Краска выступила на суровом лице тестя, и очи дико блеснули. «Кому ж, как не отцу, смотреть за своею дочкой!» бормотал он про себя. «Ну, я тебя спрашиваю: где таскался до поздней ночи?»
«А вот это дело, дорогой тесть! На это я тебе скажу, что я давно уже вышел из тех, которых бабы пеленают. Знаю, как сидеть на коне. Умею держать в руках и саблю острую. Еще кое-что умею… Умею никому и ответа не давать в том, что делаю».
«Я вижу, Данило, я знаю, ты желаешь ссоры! Кто скрывается, у того, верно, на уме недоброе дело».
«Думай себе, что хочешь», сказал Данило, «думаю и я себе. Слава богу, ни в одном еще бесчестном деле не был: всегда стоял за веру православную и отчизну; не так, как иные бродяги, таскаются, бог знает где, когда православные бьются насмерть, а после нагрянут убирать не ими засеянное жито. На униатов даже не похожи, не заглянут в божию церковь. Таких бы нужно допросить порядком, где они таскаются».
«Э, козак! знаешь ли ты… я плохо стреляю: всего за сто сажен пуля моя пронизывает сердце. Я и рублюсь незавидно: от человека остаются куски мельче круп, из которых варят кашу».
«Я готов», сказал пан Данило, бойко перекрестивши воздух саблею, как будто знал, на что ее выточил.
«Данило!» — закричала громко Катерина, ухвативши его за руку и повиснув на ней. «Вспомни, безумный, погляди, на кого ты подымаешь руку! Батько, твои волосы белы, как снег, а ты разгорелся, как неразумный хлопец!»
«Жена!» крикнул грозно пан Данило: «ты знаешь, я не люблю этого. Ведай свое бабье дело!»
Сабли страшно звукнули; железо рубило железо, и искрами, будто пылью, обсыпали себя козаки. С плачем ушла Катерина в особую светлицу, кинулась в постель и закрыла уши, чтобы не слыхать сабельных ударов.

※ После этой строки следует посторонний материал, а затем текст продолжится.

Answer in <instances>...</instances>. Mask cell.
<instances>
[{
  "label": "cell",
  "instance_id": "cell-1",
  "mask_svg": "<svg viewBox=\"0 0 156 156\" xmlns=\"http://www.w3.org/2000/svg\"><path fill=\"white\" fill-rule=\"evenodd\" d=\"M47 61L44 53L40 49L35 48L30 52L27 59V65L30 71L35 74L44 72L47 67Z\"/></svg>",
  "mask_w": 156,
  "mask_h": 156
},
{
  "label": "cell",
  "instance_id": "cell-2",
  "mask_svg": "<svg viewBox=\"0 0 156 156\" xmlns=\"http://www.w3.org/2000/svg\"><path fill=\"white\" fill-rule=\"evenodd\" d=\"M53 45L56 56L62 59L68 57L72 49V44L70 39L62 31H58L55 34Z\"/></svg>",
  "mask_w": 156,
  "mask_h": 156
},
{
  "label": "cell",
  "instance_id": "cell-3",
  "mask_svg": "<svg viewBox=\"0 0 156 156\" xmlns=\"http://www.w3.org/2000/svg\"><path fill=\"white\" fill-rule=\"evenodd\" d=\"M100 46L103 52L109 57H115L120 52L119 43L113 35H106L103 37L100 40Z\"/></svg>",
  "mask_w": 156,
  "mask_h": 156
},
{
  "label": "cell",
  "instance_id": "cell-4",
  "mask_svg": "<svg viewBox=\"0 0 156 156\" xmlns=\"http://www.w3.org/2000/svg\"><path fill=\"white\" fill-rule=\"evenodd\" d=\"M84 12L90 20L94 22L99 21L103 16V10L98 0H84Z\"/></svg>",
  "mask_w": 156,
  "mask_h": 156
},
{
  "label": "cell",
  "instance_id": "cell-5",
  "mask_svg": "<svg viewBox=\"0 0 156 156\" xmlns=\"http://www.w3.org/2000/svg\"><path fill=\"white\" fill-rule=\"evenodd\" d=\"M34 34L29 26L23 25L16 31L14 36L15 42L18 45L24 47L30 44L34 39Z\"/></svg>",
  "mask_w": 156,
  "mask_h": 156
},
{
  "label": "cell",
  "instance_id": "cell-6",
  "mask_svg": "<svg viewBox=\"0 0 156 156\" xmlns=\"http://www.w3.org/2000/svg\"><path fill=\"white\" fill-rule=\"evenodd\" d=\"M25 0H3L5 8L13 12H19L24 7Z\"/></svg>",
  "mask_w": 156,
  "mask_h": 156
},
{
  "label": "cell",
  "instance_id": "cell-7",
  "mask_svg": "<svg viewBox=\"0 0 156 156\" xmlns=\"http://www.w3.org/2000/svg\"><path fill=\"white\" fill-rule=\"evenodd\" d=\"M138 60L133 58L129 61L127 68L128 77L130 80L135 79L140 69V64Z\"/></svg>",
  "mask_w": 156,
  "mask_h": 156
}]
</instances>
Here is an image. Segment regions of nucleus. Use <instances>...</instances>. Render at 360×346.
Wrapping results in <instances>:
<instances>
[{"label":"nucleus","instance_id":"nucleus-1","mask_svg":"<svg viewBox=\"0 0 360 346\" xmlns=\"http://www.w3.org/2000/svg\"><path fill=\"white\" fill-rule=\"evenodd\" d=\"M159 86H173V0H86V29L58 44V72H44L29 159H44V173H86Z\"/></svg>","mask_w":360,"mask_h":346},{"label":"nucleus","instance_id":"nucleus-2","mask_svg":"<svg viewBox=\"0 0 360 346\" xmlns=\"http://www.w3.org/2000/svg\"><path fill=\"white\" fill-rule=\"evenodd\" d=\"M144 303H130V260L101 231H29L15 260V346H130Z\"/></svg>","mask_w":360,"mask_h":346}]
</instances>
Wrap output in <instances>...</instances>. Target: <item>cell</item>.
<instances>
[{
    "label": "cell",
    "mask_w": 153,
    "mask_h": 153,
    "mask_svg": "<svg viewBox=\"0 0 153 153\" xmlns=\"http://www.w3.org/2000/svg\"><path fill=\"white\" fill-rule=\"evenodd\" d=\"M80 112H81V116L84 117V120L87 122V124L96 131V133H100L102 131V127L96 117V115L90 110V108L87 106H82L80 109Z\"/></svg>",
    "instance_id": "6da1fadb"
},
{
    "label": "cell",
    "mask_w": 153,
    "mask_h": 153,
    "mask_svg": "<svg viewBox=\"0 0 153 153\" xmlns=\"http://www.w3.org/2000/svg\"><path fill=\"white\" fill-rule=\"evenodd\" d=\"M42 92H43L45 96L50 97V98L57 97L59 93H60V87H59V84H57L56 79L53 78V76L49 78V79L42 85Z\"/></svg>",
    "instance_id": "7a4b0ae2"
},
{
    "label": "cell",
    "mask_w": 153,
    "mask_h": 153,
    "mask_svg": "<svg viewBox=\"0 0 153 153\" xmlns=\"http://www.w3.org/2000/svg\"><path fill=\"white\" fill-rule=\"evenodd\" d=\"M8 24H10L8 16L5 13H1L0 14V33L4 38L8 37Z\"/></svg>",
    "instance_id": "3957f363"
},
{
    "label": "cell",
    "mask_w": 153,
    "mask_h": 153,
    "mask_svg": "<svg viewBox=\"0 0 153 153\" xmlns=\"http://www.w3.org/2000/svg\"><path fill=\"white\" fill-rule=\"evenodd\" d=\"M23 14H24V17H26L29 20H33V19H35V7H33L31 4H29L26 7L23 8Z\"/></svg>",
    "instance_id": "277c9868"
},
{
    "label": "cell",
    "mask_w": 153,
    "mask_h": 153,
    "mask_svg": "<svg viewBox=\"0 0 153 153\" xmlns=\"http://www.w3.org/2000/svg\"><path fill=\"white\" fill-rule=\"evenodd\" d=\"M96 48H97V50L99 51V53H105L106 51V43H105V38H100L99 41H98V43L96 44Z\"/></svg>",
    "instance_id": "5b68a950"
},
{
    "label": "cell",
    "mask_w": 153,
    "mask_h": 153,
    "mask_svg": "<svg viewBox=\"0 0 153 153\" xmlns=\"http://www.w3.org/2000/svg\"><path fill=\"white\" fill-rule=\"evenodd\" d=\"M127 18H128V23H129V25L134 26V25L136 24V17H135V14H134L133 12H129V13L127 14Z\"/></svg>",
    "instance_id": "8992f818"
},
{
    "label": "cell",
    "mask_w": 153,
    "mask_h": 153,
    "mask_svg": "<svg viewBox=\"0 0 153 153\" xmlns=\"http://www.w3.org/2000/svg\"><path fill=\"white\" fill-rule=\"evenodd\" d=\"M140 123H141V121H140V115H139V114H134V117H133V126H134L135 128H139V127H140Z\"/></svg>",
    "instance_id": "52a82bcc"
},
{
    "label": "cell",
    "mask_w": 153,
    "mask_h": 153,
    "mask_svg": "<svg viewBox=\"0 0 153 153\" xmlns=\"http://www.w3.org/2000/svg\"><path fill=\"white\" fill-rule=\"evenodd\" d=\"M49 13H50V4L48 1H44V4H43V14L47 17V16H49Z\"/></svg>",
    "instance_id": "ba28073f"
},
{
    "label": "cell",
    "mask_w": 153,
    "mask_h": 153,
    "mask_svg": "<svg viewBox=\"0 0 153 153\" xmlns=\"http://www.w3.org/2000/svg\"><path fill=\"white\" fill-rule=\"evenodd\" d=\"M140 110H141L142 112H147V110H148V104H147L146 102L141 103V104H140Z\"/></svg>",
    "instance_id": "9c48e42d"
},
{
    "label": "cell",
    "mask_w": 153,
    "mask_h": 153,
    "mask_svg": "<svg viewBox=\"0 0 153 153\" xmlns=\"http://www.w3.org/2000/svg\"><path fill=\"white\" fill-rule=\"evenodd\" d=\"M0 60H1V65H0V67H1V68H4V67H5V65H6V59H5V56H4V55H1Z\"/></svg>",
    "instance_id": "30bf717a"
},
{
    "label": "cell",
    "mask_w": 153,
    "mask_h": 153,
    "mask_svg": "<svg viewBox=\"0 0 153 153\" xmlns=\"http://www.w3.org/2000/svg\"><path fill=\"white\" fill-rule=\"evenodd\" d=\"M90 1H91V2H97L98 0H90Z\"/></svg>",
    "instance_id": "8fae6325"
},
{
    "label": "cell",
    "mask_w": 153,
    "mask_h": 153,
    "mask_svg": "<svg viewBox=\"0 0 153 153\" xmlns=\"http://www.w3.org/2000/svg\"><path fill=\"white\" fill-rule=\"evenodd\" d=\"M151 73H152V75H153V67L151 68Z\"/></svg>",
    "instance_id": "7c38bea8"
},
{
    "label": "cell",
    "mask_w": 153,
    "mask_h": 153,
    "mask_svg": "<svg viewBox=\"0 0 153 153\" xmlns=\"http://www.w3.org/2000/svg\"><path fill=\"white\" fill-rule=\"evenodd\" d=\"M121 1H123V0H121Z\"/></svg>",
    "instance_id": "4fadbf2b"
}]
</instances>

Но не так худо бились козаки, чтобы можно было заглушить их удары. Сердце ее хотело разорваться на части. По всему ее телу, слышала она, как проходили звуки: тук, тук. «Нет, не вытерплю, не вытерплю… Может, уже алая кровь бьет ключом из белого тела. Может, теперь изнемогает мой милый; а я лежу здесь!» И вся бледная, едва переводя дух, вошла в хату.
Ровно и страшно бились козаки. Ни тот, ни другой не одолевает. Вот наступает Катеринин отец, подается пан Данило. Наступает пан Данило, подается суровый отец, и опять наравне. Кипят. Размахнулись… ух! сабли звенят… и гремя отлетели в сторону клинки.
«Благодарю тебя, боже!» сказала Катерина и вскрикнула снова, когда увидела, что козаки взялись за мушкеты. Поправили ремни, взвели курки.
Выстрелил пан Данило, не попал. Нацелился отец… Он стар; он видит не так зорко, как молодой; однакож не дрожит его рука. Выстрел загремел… Пошатнулся пан Данило. Алая кровь выкрасила левый рукав козацкого жупана.
«Нет!» закричал он: «я не продам так дешево себя. Не левая рука, а правая атаман. Висит у меня на стене турецкий пистолет: еще ни разу во всю жизнь не изменял он мне. Слезай со стены, старый товарищ! покажи другу услугу!» Данило протянул руку.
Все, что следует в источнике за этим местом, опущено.